Swisscom MVNO Matter. On December 8, 2017, one of our subsidiaries, UPC Schweiz GmbH, entered into an MVNO agreement with Swisscom (Schweiz) AG (Swisscom), as subsequently amended (the Swisscom MVNO), for the provision of mobile network services to certain of Sunrise’s end customers. Swisscom has claimed that UPC Schweiz GmbH is in breach of the Swisscom MVNO, and in May 2022, Swisscom initiated a debt collection proceeding against Sunrise, claiming approximately CHF 90 million ($98 million) in damages. Swisscom then filed a formal lawsuit against Sunrise on January 11, 2023, in relation to this matter. We believe the assertions in this claim are unsupported by the terms of the Swisscom MVNO. As such, no amounts have been accrued by us with respect to this matter, as the likelihood of loss is not considered to be probable at this stage. We intend to vigorously defend this matter.

Other Contingency Matters. In connection with the dispositions of certain of our operations, we provided tax indemnities to the counterparties for certain tax liabilities that could arise from the period we owned the respective operations, subject to certain thresholds. While we have not received notification from the counterparties for indemnification, it is reasonably possible that we could, and the amounts involved could be significant. No amounts have been accrued by our company as the likelihood of any loss is not considered to be probable. Further, Liberty Global may be entitled to certain amounts that our disposed operations may recover from taxing authorities. Any such amounts will not be reflected in our consolidated financial statements until such time as the final disposition of such matters has been reached.

Other Regulatory Matters. Video distribution, broadband internet, fixed-line telephony, mobile and content businesses are regulated in each of the countries in which we or our affiliates operate. The scope of regulation varies from country to country, although in some significant respects regulation in European markets is harmonized under the regulatory structure of the European Union (E.U.). Adverse regulatory developments could subject our businesses to a number of risks. Regulation, including conditions imposed on us by competition or other authorities as a requirement to close acquisitions or dispositions, could limit growth, revenue and the number and types of services offered and could lead to increased operating costs and property and equipment additions. Regulation may also restrict our operations and subject them to further competitive pressure,
including pricing restrictions, interconnect and other access obligations and restrictions or controls on content, including content provided by third parties. Failure to comply with current or future regulation could expose our businesses to various penalties.
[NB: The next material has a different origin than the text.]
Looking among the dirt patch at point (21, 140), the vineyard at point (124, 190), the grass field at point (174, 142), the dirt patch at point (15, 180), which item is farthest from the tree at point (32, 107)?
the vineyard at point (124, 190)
In addition to the foregoing items, we have contingent liabilities related to matters arising in the ordinary course of business, including (i) legal proceedings, (ii) issues involving VAT and wage, property, withholding and other tax issues and (iii) disputes over interconnection, programming, copyright and channel carriage fees. While we generally expect that the amounts required to satisfy these contingencies will not materially differ from any estimated amounts we have accrued, no assurance can be given that the resolution of one or more of these contingencies will not result in a material impact on our results of operations, cash flows or financial position in any given period. Due, in general, to the complexity of the issues involved and, in certain cases, the lack of a clear basis for predicting outcomes, we cannot provide a meaningful range of potential losses or cash outflows that might result from any unfavorable outcomes.